Defense or Starting Goaltender: What Should the Maple Leafs Prioritize in NHL Free Agency?
The Toronto Maple Leafs are sure to look a lot different next season beyond the hiring of Craig Berube as their new head coach.
The club will have approximately $19.7 million to spend on their lineup and it's expected that the bulk of it will go to shoring up their defense and goaltending.
The Maple Leafs have just four defensemen locked up for next season. Morgan Rielly ($7.5 million), Jake McCabe ($2 million), Simon Benoit ($1.35 million) and Conor Timmins ($1.1 million) are the only defensemen signed for Toronto for 2024-25. Joseph Woll is the lone goaltender under contract ($766,667) with NHL experience. That leaves Maple Leafs GM Brad Treliving with room to work with in his quest to fill out and remake the team.
There's been a lot of talk about the current crop of free-agent defensemen available pending free agents like Brandon Montour and Chris Tanev are seen as players who would fit Treliving's vision.
But what about goaltending?
The crop of unrestricted free-agent goalies available is quite bare with Winnipeg Jets goalie Laurent Brossoit seen as a bit of a safe bet to play in tandem with the oft-injured Joseph Woll. But is that the best option? When you include restricted free-agent goaltenders available, the list expands a bit. There's one goaltender who jumps off the page...Jeremy Swayman.
Extracting Swayman from the Boston Bruins is virtually impossible. An offer sheet would have been viable had the Leafs had their second and third-round draft picks this year to offer as compensation. But because they don't, they would need to offer any RFA $11,452,295 in average annual value to have the requisite compensation for an offer sheet (four first-round picks) and no goaltender right now is worth that kind of money.
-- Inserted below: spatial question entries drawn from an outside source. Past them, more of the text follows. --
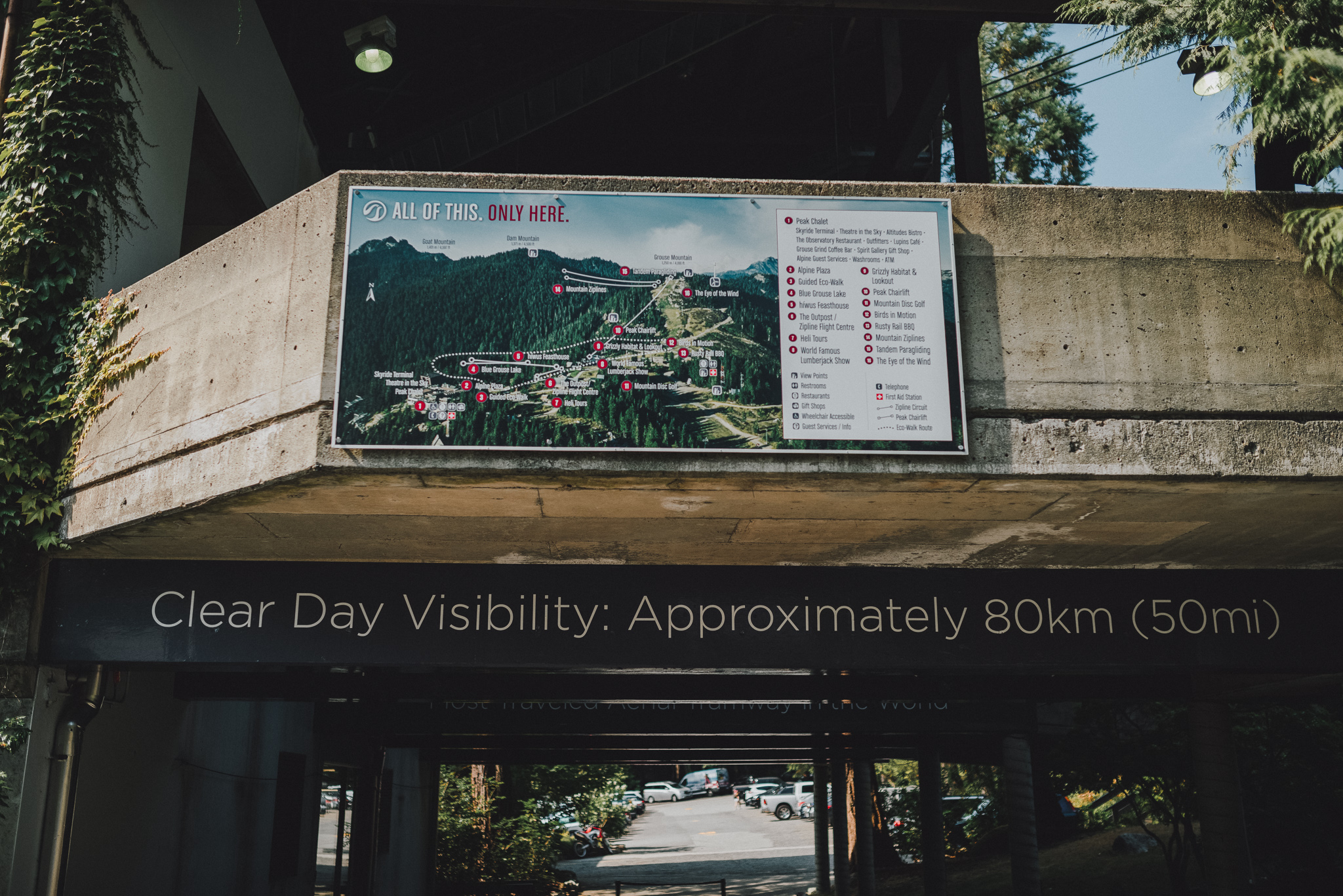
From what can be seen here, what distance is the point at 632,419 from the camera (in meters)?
5.22

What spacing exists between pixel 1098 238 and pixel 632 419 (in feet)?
9.02

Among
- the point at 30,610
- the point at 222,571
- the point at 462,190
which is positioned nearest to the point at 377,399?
the point at 462,190

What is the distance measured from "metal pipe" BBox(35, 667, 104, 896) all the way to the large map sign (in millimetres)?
3382

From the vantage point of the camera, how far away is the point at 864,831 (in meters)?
19.2

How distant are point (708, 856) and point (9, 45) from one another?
28351 mm

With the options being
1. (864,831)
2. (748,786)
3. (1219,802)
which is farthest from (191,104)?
(748,786)

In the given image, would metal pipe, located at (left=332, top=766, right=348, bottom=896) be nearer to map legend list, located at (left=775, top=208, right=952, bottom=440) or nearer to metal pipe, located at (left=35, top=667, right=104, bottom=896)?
metal pipe, located at (left=35, top=667, right=104, bottom=896)

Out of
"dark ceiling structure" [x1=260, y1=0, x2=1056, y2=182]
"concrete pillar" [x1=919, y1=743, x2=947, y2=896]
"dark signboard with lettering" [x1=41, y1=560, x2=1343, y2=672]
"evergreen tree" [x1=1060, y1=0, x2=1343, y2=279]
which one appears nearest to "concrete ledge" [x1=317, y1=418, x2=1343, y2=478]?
"evergreen tree" [x1=1060, y1=0, x2=1343, y2=279]

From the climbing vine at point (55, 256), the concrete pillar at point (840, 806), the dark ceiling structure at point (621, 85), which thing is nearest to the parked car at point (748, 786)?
the concrete pillar at point (840, 806)

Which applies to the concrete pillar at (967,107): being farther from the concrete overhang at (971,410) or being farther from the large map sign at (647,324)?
the large map sign at (647,324)

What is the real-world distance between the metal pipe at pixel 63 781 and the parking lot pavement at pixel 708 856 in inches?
501

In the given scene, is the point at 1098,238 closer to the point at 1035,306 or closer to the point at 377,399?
the point at 1035,306

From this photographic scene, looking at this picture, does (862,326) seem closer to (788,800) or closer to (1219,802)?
(1219,802)

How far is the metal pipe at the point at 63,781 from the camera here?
21.4 feet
Outside of the underwhelming unrestricted free agents, a trade would be the likeliest route to get a big-name goaltender.
Swayman is probably not going anywhere and would likely receive a substantial raise from his $3.475 million salary cap hit from last season. His .933 save percentage in 12 playoffs games proved he's the guy in Boston now. So maybe Linus Ullmark could become available? He has $5 million and one season remaining on his contract but has a 15-team no-move clause.
That leaves Calgary Flames goaltender Jacob Markstrom and Nashville Predators netminders Juuse Saros as the big-game goalies. Like Ullmark, Saros has $5 million and one year left on his deal. Any deal with the Flames and Brad Treliving appears difficult to consummate. There could be a fit with the Predators and Maple Leafs on some sort of deal, although the feeling in Nashville is they'd prefer to try to make a deal work with their goalie.
There seems to be one logical way the Leafs could get a big-name goalie while shoring up their defense in a major way, and that would be trading Mitch Marner Of course, that would require a big enough return where Toronto felt compelled to go to the star forward and request that he waive his no-movement clause. This could be easier said than done.
When you look at success in the playoffs and deep runs, it always comes with solid goaltending. There's no question the Leafs have that in Woll. It's more of an issue of his dependability given his lengthy injury history.
Woll looked like the savior Toronto needed until an innocent save at the end of Game 6 made him unavailable in the net for Game 7.
No disrespect to Brossoit or any of the other UFA goalies out there, but it's not a solution in goal. The Leafs need a proven starter while they see if Woll's lack of availability is due to bad luck or something worse.